Richardson also got his hands on a PSP--but befitting his star status, be sure that he didn't wait in line at midnight for one. At first, he won't admit to playing every day. Press him a little, and ... "OK, I am a little addicted to PSP," he says.

He boasts that he has been playing video games since he was 3. He prefers football games to basketball ones--"all basketball players want to be football players, and all football players want to be basketball players"--and loves taking on NFL players who went to his alma mater Michigan State, such as Charles Rogers and Julian Peterson.

"We play Madden, and they think they can read defenses and offenses because they are professional players," Richardson says. "But I am always Michael Vick--that's a rule--and I run him all game, even in passing formations. I can't be beat."

Richardson played a firsthand role in making the Warriors hard to beat in Sega's NBA 2K3 game. Two years ago, he dressed up in motion sensors at Visual Concepts in San Rafael, Calif., and 16 state-of-the-art video cameras captured his every move. A computer re-created his dunks and spin moves for the in-game player model, replicating Richardson's athleticism.

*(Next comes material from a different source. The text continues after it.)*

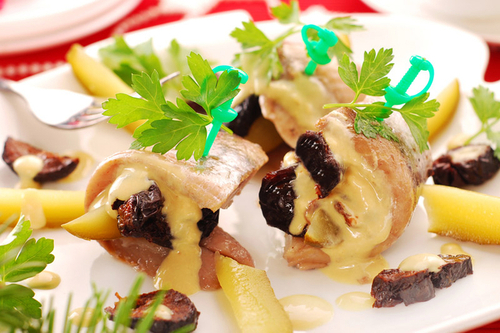 Маміни секрети "Риба, запечена під сливами"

All of the Warriors play video games--at home, on road trips or in the new players lounge, which is equipped with two televisions, sofas, cushy chairs, a pool table, a fridge, a PlayStation, an Xbox and an impressive library of games. Pietrus says he plays video games to forget about basketball, and Richardson calls it an "entertaining way to pass the time." Which brings us to the million-dollar question: Do they play as themselves when they play NBA Live, NBA Inside Drive, NBA Street, etc.?

"Nah, my brother plays as me, and I am always Kobe or (the Rockets' Tracy) McGrady," Pietrus says. "I watch them on television all the time, and then I become them on the PlayStation."

Richardson is always himself.

"I averaged 55 points a game one season, no assists," he says. "Whenever f got one, it was by mistake."